## TASK BRIEF
Give only the number of lines below that contain the word "html".

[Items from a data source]

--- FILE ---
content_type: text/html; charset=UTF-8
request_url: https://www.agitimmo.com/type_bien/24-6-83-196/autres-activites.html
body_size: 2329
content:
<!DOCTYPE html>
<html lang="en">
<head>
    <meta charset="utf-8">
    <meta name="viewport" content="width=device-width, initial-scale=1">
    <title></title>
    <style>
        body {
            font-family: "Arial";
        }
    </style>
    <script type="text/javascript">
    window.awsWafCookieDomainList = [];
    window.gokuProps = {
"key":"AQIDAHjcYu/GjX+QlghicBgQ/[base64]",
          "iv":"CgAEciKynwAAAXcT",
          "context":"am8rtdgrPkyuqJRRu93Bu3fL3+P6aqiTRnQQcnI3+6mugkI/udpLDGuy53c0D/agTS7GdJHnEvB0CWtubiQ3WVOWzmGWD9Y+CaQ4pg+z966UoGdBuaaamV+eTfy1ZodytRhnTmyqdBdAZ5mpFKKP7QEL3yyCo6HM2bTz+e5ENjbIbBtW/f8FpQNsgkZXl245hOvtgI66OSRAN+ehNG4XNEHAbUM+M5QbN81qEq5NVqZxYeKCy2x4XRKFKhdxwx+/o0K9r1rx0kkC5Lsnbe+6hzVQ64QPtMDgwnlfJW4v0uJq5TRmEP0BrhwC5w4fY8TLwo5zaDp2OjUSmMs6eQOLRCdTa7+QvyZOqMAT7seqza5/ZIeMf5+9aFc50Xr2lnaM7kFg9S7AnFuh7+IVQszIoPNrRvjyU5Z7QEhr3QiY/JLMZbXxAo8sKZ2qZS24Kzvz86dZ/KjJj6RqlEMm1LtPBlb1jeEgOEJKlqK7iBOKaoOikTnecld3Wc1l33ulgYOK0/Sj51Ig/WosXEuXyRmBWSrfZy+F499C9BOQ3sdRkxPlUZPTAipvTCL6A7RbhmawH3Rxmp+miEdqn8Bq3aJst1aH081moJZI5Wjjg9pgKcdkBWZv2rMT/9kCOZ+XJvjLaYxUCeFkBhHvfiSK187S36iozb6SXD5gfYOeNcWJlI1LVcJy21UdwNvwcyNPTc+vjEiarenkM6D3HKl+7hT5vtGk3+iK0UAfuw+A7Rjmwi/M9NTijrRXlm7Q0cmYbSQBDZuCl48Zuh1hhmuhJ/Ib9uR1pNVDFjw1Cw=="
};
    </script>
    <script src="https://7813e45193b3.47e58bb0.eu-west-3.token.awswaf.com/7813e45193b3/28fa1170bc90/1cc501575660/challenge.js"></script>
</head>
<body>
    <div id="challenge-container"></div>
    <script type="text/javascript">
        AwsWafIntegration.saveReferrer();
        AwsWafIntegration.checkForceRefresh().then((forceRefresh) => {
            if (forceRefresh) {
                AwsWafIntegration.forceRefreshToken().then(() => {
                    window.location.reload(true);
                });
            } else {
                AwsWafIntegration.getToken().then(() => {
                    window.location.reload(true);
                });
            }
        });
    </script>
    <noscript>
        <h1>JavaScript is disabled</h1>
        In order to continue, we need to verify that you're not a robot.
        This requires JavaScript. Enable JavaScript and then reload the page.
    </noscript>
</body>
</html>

## COMPLETED EXERCISE
5